I continue to be surprised by how often I hear some version of, “You know, I didn’t know much about casting, but I got an internship and I completely fell in love with it.” I have talked to dozens of casting directors over the last year, and in every single case —every single one— there is a moment when you realize this is exactly what you want to be doing.

Yeah, that’s true, and it was very early on for me. The internship. You can see what everybody on a film set or TV show does because you’re there at the beginning as all the departments are being set up, and you have contact with a lot of them and the people who make the schedules and who get the financing.

I do not enjoy being on set, but I enjoy being a part of the creative process. Just like a lot of people, I would watch movies and want to know who those actors are. I would pay attention to who the casting director was, and I remember seeing casting directors’ names come up and thinking, “Oh, that one cast this other movie that I liked,” and making those connections from very early on.

I always thought it could be something that I would be interested in, I just wasn’t sure if I would be good at it. [At least] until I started getting into it and seeing that the skill sets that I would utilize in the job were things that I could imagine myself developing to the point of being a great casting director. I’m still working on that.

Looking at your filmography, it’s a pretty impressive mix of television and independent film.

My goal is always to work on films that I would like to watch if I weren’t working on them. That is how I approach every job.

Now, I might work on a film that I wouldn’t otherwise watch if it’s somebody I work with all the time, and I love their sensibility and enjoy working with them. If it’s a quality script that I know people will be interested in, [I might do it]. Not every movie will meet that standard, but then, I’m also pretty picky about what I want to watch. Not in a highbrow way, but in a “I like what I like,” kind of way.

Lindsay Weissmuller sitting in a director's chair wearing tiger print suit and talking on a panel.

Courtesy of Lindsay Weissmueller and Film Independent.

The new movie Sacramento falls under that category.

It certainly does. Also, I had worked with Maya Erskine in a movie called Plus One a few years earlier. Michael Angarano, who is married to Maya, was directing. I had met him at a screening, so there was that connection.

The producer was somebody I’ve done probably 15 movies with before, so the decision was very easy. I loved the project, and it was something that I would want to watch. 

That’s another thing that is clear from your work, is that you don’t stick to any particular genre.

No, I don’t typically stay in one lane because I follow the people. I will work on a crazy gory horror film because it’s somebody that I want to work with, even though I don’t typically watch a movie like that. And if it’s somebody I want to work with, I’m more in tune with their vision and their sensibility, and I can get behind it in a way that I may not otherwise be able to if I wasn’t connected with the person.

I’m like the agent for the film when I’m the casting director.
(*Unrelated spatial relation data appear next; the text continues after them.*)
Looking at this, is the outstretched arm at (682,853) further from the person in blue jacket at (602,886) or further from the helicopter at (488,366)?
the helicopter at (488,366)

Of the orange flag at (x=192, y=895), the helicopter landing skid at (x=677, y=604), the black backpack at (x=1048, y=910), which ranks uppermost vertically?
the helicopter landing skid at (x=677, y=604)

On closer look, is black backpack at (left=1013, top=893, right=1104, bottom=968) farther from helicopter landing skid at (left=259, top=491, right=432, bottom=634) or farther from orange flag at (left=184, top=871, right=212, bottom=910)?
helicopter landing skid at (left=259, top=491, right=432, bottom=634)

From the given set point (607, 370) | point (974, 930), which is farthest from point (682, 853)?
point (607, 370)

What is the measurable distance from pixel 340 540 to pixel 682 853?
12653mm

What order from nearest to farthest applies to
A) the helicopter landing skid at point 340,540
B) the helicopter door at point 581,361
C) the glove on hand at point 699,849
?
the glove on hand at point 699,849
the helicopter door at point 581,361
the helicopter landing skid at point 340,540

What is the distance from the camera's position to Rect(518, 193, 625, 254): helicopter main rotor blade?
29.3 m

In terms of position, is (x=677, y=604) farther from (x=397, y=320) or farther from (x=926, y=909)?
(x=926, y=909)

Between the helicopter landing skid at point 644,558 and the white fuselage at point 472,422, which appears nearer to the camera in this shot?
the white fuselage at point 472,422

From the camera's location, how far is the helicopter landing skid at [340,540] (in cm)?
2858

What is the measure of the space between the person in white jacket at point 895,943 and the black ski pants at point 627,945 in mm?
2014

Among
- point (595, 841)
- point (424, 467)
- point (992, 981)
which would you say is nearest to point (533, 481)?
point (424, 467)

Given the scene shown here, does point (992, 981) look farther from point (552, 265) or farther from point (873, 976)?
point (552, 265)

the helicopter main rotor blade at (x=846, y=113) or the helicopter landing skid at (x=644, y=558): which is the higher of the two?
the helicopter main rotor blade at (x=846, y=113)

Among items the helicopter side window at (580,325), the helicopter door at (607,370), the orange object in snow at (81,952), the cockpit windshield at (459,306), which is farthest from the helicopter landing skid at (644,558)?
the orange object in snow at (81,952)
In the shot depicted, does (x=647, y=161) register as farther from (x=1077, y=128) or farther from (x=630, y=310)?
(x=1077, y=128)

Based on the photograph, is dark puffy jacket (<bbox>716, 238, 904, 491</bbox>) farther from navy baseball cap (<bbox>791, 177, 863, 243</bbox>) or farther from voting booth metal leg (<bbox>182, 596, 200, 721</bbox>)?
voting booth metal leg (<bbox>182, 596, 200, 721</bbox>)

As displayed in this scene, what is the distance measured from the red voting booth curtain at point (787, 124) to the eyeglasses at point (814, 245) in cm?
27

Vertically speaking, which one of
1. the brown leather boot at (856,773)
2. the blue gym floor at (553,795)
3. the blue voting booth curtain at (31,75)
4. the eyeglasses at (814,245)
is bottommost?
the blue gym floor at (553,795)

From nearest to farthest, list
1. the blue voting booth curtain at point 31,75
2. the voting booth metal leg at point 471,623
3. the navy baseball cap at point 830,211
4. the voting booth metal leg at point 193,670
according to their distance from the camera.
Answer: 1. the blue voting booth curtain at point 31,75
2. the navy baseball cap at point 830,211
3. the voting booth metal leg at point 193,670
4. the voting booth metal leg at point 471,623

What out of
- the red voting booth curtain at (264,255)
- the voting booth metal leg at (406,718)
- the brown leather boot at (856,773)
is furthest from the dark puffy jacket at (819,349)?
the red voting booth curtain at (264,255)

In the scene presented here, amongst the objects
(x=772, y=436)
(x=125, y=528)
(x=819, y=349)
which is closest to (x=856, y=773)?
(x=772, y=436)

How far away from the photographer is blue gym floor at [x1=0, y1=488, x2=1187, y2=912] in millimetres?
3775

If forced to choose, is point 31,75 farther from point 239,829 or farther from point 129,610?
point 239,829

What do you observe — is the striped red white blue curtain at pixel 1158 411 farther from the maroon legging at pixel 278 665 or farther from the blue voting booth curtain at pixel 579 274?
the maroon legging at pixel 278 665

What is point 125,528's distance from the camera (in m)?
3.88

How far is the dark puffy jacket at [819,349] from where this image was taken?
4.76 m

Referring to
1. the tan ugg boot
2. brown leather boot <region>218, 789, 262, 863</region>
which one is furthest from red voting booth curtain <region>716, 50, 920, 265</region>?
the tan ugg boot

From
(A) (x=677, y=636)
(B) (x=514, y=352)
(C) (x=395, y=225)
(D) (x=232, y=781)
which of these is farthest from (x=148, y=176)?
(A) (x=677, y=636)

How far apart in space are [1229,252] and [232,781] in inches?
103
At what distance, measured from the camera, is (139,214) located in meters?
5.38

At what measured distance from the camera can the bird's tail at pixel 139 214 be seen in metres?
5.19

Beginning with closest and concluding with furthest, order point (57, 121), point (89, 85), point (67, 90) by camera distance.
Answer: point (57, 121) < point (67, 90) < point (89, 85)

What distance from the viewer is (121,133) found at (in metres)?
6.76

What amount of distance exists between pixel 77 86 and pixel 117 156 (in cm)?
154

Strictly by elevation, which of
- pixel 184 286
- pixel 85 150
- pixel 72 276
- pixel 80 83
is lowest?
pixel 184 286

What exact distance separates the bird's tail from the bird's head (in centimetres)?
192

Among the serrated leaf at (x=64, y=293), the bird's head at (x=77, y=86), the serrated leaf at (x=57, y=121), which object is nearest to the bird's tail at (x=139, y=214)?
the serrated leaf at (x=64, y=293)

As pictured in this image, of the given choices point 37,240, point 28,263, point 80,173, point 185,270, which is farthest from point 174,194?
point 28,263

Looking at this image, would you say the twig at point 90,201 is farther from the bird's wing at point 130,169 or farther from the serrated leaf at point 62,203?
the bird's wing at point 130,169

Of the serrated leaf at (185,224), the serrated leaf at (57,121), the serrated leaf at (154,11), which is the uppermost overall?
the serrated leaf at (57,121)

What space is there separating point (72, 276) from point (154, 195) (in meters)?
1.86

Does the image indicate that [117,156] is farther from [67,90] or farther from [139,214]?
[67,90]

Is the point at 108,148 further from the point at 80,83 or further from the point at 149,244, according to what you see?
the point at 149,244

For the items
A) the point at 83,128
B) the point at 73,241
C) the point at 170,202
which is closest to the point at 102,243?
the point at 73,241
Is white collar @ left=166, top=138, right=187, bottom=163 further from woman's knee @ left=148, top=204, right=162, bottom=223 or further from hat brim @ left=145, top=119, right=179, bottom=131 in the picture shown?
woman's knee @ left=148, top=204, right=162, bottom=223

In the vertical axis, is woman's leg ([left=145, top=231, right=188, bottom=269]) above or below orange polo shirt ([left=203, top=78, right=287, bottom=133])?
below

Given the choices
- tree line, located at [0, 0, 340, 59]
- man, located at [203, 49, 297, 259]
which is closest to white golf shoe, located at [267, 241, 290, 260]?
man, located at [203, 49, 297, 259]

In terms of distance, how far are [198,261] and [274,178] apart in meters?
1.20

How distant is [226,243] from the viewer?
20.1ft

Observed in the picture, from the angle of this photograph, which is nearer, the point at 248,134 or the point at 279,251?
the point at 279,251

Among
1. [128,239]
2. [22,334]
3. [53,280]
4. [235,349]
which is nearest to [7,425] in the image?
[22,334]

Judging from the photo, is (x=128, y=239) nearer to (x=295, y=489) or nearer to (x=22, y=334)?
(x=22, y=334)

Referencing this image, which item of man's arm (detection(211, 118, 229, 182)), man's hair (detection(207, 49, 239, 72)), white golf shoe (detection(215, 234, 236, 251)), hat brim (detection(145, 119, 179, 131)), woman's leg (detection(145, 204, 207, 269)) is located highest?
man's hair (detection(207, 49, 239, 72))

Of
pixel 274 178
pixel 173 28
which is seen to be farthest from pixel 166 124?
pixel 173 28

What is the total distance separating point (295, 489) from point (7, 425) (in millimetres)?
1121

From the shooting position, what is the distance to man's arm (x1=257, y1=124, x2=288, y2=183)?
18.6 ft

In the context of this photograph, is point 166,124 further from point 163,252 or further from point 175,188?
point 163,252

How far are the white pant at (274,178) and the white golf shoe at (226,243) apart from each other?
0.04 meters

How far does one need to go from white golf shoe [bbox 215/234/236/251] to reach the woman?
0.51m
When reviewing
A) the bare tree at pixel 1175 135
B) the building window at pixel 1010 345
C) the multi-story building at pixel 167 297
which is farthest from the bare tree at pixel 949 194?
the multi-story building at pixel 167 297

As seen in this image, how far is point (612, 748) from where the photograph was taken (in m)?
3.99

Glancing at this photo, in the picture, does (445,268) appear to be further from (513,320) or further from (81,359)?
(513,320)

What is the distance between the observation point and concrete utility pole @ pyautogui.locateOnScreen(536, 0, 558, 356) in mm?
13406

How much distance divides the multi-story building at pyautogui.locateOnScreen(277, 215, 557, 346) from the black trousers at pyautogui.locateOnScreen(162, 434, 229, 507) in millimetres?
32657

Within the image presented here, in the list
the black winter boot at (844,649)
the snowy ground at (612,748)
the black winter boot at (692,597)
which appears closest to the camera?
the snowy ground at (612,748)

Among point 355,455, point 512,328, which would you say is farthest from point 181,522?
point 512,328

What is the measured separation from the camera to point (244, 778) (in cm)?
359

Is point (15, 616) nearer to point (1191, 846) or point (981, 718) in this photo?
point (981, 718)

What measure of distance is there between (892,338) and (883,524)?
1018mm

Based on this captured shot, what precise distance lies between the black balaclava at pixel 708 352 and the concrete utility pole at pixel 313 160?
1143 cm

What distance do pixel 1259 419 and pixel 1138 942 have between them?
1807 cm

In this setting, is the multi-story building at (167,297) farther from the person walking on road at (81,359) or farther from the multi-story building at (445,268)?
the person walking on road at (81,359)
I just have to be able to take the film, take the director, take the script, and present it to agents and managers in a way that is going to make them understand that their clients should do the movie. If I cannot do that, I’m not going to do a good job, and I will not do the movie.

What piece of advice or wisdom would you give to an actor coming to audition for you?

One thing I’ve always prioritized telling actors is to take ownership of your approach to the character. Find a sense of comfort in what you’re bringing in, comfort and competence, and lean into that rather than leaning into what you think somebody wants to see.

Don’t do what you think I want you to do, lean into what makes you uniquely connected and right for the character. I feel like you can always tell the difference. Be in that category that’s finding your comfort and competence and truth in the character, because you’re not going to get the role if you don’t have that.